Life-or-Death is when you’re on death ground. When it’s do or die.
Performance is when there’s something on the line. When you’re playing to win and don’t want to lose.
Training is when you’re preparing for performance. As Orson Scott Cards observes in the intro to Ender’s Game, “the essence of training is to allow error without consequence.” The stakes aren’t as high. Yes, training can be intense. But in terms of stimulus, it never matches Performance or Life-or-Death scenarios.
The other three, Recovery, Relaxation and Rest, are critical. They enable us to train to the best of our ability, which in turn allows us to perform at the highest level. And no, they’re not the same thing.
Rest is the complete absence of stimulus. Rest can only be attained with high quality, deep sleep.
Relaxation requires a marginal stimulus. A physical or mental activation that hovers above nothing. Mentally, this could be denarration, the avoidance of noisy environments (measured not in decibels, but in incoming information). It could mean spending time with friends or family, or with animals. It is laughing and smiling. Physically, it could be gentle stretching and soft tissue massage, done by yourself, or by someone else. Or it could mean an easy stroll.
Recovery is low-level activity. Physically, it could mean going for a bike ride, sitting on a rower for an hour, doing some movement technique work or light lifting. Mentally, this could be a lot of things. Reading fiction or narrative non-fiction. Watching stand up, practicing a new skill, playing around, exploring a new area, topic or destination.
Look at the line again.
If you spend time with, or learn about any high-competence individuals, a pattern becomes apparent. They think in decades and live in days. Their ambition is to perform at the highest level every day, for decades. Their focus is on Performance, or in some cases, Life or-Death situations. As a consequence, their entire collection of resources is orientated to maximise effectiveness at the right hand side of the line.
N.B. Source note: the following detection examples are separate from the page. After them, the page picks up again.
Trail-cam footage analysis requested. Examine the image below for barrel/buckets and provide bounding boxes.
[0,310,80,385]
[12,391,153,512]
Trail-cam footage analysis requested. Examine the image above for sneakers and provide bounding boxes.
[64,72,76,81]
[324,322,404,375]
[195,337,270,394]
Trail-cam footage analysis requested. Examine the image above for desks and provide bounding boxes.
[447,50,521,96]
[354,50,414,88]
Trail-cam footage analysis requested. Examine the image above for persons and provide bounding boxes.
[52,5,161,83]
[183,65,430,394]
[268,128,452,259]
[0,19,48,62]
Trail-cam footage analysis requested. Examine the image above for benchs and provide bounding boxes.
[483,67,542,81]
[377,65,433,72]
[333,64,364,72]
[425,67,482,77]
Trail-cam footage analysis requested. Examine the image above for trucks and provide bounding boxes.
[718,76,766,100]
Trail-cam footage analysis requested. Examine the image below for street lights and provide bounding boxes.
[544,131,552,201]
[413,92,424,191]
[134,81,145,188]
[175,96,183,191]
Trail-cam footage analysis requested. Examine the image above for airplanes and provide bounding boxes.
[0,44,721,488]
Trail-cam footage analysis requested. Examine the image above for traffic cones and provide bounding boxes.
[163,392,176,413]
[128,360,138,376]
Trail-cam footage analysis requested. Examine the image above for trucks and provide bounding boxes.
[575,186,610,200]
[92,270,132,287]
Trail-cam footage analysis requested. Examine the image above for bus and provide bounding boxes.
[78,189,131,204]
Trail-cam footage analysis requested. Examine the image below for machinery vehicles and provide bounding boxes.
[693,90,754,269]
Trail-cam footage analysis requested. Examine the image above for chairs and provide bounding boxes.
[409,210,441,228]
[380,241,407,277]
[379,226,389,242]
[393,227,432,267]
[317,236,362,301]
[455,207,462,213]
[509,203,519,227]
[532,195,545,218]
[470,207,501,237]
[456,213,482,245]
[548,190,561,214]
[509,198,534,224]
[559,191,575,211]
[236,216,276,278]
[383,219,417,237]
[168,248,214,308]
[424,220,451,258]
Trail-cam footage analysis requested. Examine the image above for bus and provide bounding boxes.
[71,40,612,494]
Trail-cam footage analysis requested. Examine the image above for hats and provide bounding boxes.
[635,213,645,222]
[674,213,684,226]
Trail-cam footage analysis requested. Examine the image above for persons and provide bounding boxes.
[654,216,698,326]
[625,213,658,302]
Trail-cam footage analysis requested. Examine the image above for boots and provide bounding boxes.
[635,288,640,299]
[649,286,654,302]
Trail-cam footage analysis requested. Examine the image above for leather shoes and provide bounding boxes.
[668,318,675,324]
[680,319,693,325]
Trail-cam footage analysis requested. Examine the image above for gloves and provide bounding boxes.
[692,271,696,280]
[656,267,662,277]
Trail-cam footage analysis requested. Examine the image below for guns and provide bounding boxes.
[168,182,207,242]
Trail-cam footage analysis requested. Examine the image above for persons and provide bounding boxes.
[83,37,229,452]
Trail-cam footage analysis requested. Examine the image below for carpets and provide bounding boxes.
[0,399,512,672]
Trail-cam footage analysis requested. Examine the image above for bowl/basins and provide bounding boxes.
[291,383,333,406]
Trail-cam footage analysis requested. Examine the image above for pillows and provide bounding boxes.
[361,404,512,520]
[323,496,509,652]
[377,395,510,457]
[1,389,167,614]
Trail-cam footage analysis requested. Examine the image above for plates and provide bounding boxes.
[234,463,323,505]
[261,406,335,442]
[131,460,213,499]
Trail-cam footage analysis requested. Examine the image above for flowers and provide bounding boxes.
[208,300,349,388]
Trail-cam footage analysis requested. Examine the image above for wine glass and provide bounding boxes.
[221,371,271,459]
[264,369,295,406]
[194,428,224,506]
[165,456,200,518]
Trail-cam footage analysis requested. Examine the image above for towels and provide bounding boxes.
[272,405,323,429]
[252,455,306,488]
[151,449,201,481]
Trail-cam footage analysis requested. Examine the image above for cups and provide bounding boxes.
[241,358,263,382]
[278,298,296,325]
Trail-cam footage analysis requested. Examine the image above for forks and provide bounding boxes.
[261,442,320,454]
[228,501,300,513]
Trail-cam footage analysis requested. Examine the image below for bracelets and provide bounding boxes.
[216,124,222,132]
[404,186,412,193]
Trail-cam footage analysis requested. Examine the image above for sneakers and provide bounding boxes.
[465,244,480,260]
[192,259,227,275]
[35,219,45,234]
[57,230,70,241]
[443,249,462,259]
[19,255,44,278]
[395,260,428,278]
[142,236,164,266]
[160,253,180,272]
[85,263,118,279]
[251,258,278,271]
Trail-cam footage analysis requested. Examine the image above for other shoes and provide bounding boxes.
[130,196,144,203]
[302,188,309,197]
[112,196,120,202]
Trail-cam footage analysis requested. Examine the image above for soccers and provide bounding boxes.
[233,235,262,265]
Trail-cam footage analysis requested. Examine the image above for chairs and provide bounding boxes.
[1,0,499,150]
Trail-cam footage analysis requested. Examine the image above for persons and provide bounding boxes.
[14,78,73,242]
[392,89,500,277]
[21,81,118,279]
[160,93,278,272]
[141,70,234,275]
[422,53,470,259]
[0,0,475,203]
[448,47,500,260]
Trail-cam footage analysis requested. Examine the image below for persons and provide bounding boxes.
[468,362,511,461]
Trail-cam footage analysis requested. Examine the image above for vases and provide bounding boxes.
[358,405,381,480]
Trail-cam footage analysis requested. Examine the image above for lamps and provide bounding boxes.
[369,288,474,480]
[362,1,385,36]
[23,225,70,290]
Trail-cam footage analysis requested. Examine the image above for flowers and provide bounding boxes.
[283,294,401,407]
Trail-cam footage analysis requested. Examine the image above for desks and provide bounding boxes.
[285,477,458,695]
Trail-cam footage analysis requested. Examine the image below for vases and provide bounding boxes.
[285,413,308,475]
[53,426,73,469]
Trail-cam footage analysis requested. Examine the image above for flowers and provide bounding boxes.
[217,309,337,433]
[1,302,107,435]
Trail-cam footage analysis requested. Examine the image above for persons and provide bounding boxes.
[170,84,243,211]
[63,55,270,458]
But to achieve that, they have to devote much time and energy to the left hand side of the line. The highest level competitors rest the best. They know how to relax, switch off and detach themselves from their pursuits. Every training debt they incur is dutifully repayed. They handle their rest, their relaxation, their recovery and their training, in that order.
The best can give their best in situations that require it because they’ve mastered the arts of rest, relaxation, recovery and training. This is what allows them to master the performance of their craft or discipline.